--- start of Passage ---

Brad Holtz, WTTS & WGCL/Indianapolis President/General Manager shared his belief that there are things that radio can do better to improve the listening experience for the audience. “What are those things? Maintain a respectful spot load. An eleven-minute break with 20 units is simply not fair to a listener OR to the advertiser who’s stuck in the middle of the pod. Focus on relevance. While many corporate clusters are focused on transactional and programmatic buying, this oftentimes leads to messages that are completely misaligned. So much listening is done online, yet for many stations the online listening experience is an afterthought. Hence, dead air, an endless stream of the same PSAs, from stations that cover spots online. There is a great opportunity to create attention-getting content that could not only keep listeners through a break, but strengthen brand identity.” My interpretation of his suggestion is “never miss a chance to entertain or inform.” Respect the listener.

Bob Lawrence: VP/Market Manager for New South Communications in Jackson, MS noted that “it’s sad that a larger percentage of our terrestrial product is not being utilized through smart speakers. We need to cut through whatever barriers keep those numbers from being much higher. This is an education issue, not just for listeners but for the industry as a whole.” I support what Bob said. When we first hear of the Amazon Echo and Google Home, and before we knew them as Smart Speakers, I was excited. Smart Speakers put radio back into the home and the workplace.

Lawrence noted “We all need to keep in mind that we now communicate with more than just a microphone and a transmitter. We must focus on building heightened listener experiences, especially while they are streaming on our websites. Radio needs to create compelling content on our sites that include games and contests; only available online, or special offers they can find online, or locally driven blogs, and material from our on-air personalities. Just telling listeners to listen on your website is no longer enticing enough. Creating synergies with advertisers that do more than just advertise. We cannot use the same strategies we have used for terrestrial radio. Digital Advertising and Digital Streaming Experiences must be unique.”

“Make sure you’re always relating to your audience.  There is no room for throw-away breaks.  Content matters and so does being authentic.” Kathy Eagle of Futuri added. She suggests showing “your personality but make sure you have your finger on the pulse of what matters most to your listeners.” Futuri has used technology to make it more efficient for stations to be on multiple platforms.  Teams aren’t growing.  realizes that and makes it possible to do more with less.  Futuri also invests in research to ensure stations put technology to use in the right areas and in the right ways.

Ken Benson added this closing thought in regard to how we can survive, or at worst co-exist, with content digitally delivered from DSP competitors … “Innovation is critically important. I was delighted to see Audacy launch a new format tailored for New York City, as 94.7 the Block. Win or lose, this new Classic Hip Hop format creates interest and excitement for radio. Our industry’s “risk aversion” and “over commercialization” is killing the golden goose. It’s about to be 2022, and many of the programming strategies and tactics from the past aren’t working as well today. One thing that hasn’t changed is consumers will flock to great content … whether Ted Lasso, Yellowstone, or the Squid Games. Give them great content!”

--- end of Passage ---
--- start of The data ---

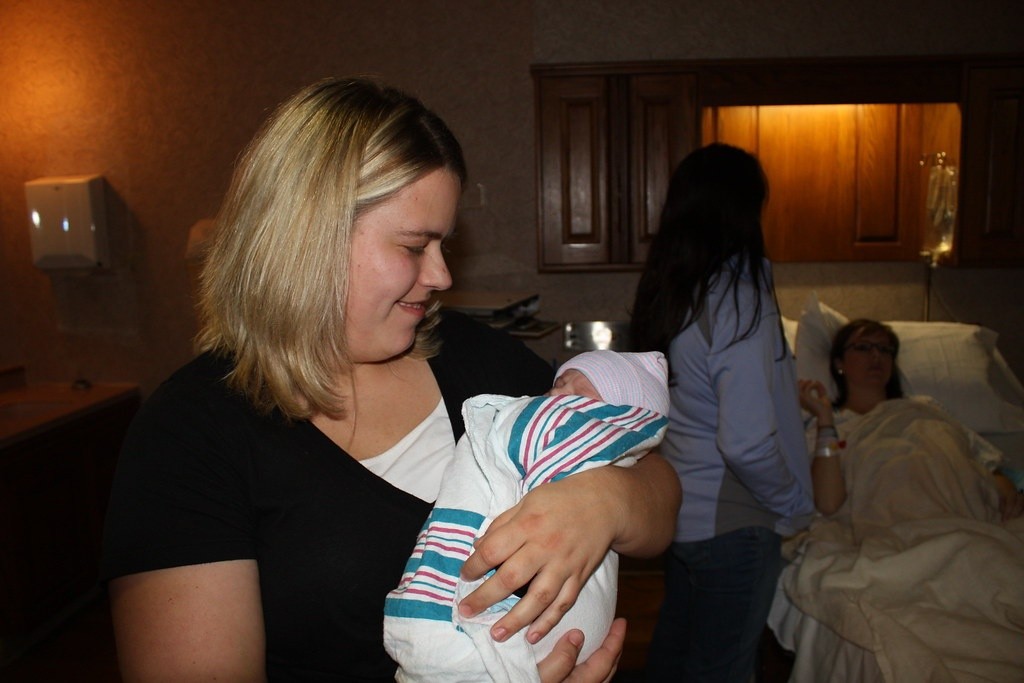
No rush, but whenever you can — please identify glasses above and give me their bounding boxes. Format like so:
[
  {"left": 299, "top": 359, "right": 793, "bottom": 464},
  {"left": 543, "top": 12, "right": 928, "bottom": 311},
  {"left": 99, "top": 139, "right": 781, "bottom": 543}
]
[{"left": 843, "top": 340, "right": 896, "bottom": 356}]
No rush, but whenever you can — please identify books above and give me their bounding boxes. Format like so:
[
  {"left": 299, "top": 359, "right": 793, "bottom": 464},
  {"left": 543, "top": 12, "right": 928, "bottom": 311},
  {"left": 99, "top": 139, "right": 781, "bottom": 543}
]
[{"left": 508, "top": 320, "right": 558, "bottom": 339}]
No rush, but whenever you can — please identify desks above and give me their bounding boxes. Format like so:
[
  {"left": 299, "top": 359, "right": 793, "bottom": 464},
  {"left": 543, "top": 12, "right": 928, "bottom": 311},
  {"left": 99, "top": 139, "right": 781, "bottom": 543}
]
[{"left": 420, "top": 286, "right": 562, "bottom": 340}]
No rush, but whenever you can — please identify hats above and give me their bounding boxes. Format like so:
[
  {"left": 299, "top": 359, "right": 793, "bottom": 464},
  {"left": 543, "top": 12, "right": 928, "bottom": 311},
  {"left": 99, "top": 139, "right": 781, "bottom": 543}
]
[{"left": 553, "top": 349, "right": 670, "bottom": 419}]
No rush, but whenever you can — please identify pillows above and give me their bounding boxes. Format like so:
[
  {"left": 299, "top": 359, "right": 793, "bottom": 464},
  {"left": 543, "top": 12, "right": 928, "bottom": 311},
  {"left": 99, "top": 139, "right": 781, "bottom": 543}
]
[{"left": 790, "top": 288, "right": 1024, "bottom": 434}]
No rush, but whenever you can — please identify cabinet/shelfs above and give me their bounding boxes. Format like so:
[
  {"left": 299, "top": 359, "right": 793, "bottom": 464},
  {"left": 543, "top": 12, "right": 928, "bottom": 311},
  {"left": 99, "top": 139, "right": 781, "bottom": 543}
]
[{"left": 529, "top": 51, "right": 1024, "bottom": 271}]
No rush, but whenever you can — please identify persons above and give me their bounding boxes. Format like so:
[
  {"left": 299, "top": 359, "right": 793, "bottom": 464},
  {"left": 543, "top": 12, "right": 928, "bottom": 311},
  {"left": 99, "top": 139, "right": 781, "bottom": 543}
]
[
  {"left": 383, "top": 350, "right": 670, "bottom": 683},
  {"left": 624, "top": 141, "right": 815, "bottom": 683},
  {"left": 100, "top": 73, "right": 682, "bottom": 683},
  {"left": 799, "top": 318, "right": 1024, "bottom": 522}
]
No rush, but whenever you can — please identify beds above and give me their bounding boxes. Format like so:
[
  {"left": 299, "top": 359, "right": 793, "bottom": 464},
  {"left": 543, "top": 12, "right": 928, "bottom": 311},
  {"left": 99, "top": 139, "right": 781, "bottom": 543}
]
[{"left": 766, "top": 319, "right": 1024, "bottom": 682}]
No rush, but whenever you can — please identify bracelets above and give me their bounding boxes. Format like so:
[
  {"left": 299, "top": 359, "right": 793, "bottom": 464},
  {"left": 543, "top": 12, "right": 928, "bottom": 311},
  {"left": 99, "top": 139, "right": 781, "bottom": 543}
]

--- end of The data ---

◆ **Set exercise 1**:
In the entries, start at the line that has "No rush, but whenever you can — please identify bracelets" and go on through the end of the entries. Write those lines out again, switching "bracelets" to "watches" and leaving everything else the same.
◆ **Set exercise 2**:
Keep writing the piece on improving radio for listeners, picking up after its last sentence.
The text and the entries were taken from separate sources.

◆ **Answer 1**:
No rush, but whenever you can — please identify watches above and give me their bounding boxes. Format like so:
[
  {"left": 299, "top": 359, "right": 793, "bottom": 464},
  {"left": 543, "top": 12, "right": 928, "bottom": 311},
  {"left": 99, "top": 139, "right": 781, "bottom": 543}
]

◆ **Answer 2**:
Mike McVay is President of McVay Media and can be reached at [email protected]


  1. Mike…great thoughts here.

    Remember back in the Magic days of the late ‘70’s, early 80’s? In Detroit with Greater Media at the time, we had an 8 unit commercial load. We can start there. I’ve been out of the business 7 years now, and pay attention to others habits. These long breaks are killers. Somehow, we need to bust out of that habit. Second, become a barker for the stream on Smart Speakers. I just threw out the last table radio I had when it broke. Can’t even find one easily to replace it, so it’s now a charging stand for my phone next to the bed. Most importantly though, is taming the hype, outdated imaging and noise. Replace it with genuine humans who touch those listeners with worthwhile stories and information. The quantity of music needn’t change, but we need to open it up and let good people go with it. How to do that? Preview, then follow through with info on an artist or song that isn’t well known. Find ways to touch and engage. I share the previous posters concern about where to find people. Talk radio has brought folks from other, related places. I find myself intrigued with some of the shows on SiriusXM hosted by artists or music aficionados. We are still largely married to “Format” radio, and I don’t believe we’re able to connect with radio users anymore that way.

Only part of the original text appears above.